### [Quoted passage]
((

Challenge : How to get the 4-sided polygon with minimum area

Question

I am trying for the four coordinates in an image so that can apply perspective transform on it. I require a four-sided polygon which do not crop any content in image and cover the minimum area. I tried some function like "minAreaRect()" but it gives the minimum area rectangle not the possible minimum area using four-sided polygon. for your understanding i am providing test image. Test image -> bind the content with four sided polygon but no content should be lost

I am able to draw a rectangle on it using contour & minAreaRect() function but that is not optimal to get the minimum area using four sides. I strongly believe that there will be any possible way so that we can draw a four-sided polygon on it which cover all content present on image with minimum area.

Thanks...

Maybe you should invert the image and try the Radon transform. — Alex Alex, Jun 10 '20 at 16:39
Or its analogue Radon transform, where instead of rotation - shear. — Alex Alex, Jun 10 '20 at 16:57
What do you expect for the output? Can you mock up something to explain your issue better? Are you trying to extract a single quadrilaterals about both pieces of text or one for each? — fmw42, Jun 11 '20 at 06:14
@fmw42 you can read the below comments and solution to get the better idea about the context. — abc2xyz, Jun 11 '20 at 12:58

amras · Answer 1 · 2020-06-11T12:21:18.583

This is bit tricky because the right side of the content doesn't have an edge line. But can be addressed. Below is the code to achieve the expected result:

import numpy as np
import cv2

def order_points(pts):
    rect = np.zeros((4, 2), dtype = "float32")

))

### [What the task asks]
Reproduce the whole forum thread on finding a four-sided polygon of minimum area, word for word.

### [Stored data]
((

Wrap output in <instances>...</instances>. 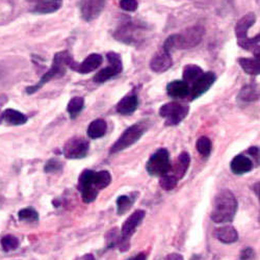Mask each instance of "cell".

))

### [Problem solution]
Challenge : How to get the 4-sided polygon with minimum area

Question

I am trying for the four coordinates in an image so that can apply perspective transform on it. I require a four-sided polygon which do not crop any content in image and cover the minimum area. I tried some function like "minAreaRect()" but it gives the minimum area rectangle not the possible minimum area using four-sided polygon. for your understanding i am providing test image. Test image -> bind the content with four sided polygon but no content should be lost

I am able to draw a rectangle on it using contour & minAreaRect() function but that is not optimal to get the minimum area using four sides. I strongly believe that there will be any possible way so that we can draw a four-sided polygon on it which cover all content present on image with minimum area.

Thanks...

Maybe you should invert the image and try the Radon transform. — Alex Alex, Jun 10 '20 at 16:39
Or its analogue Radon transform, where instead of rotation - shear. — Alex Alex, Jun 10 '20 at 16:57
What do you expect for the output? Can you mock up something to explain your issue better? Are you trying to extract a single quadrilaterals about both pieces of text or one for each? — fmw42, Jun 11 '20 at 06:14
@fmw42 you can read the below comments and solution to get the better idea about the context. — abc2xyz, Jun 11 '20 at 12:58

amras · Answer 1 · 2020-06-11T12:21:18.583

This is bit tricky because the right side of the content doesn't have an edge line. But can be addressed. Below is the code to achieve the expected result:

import numpy as np
import cv2

def order_points(pts):
    rect = np.zeros((4, 2), dtype = "float32")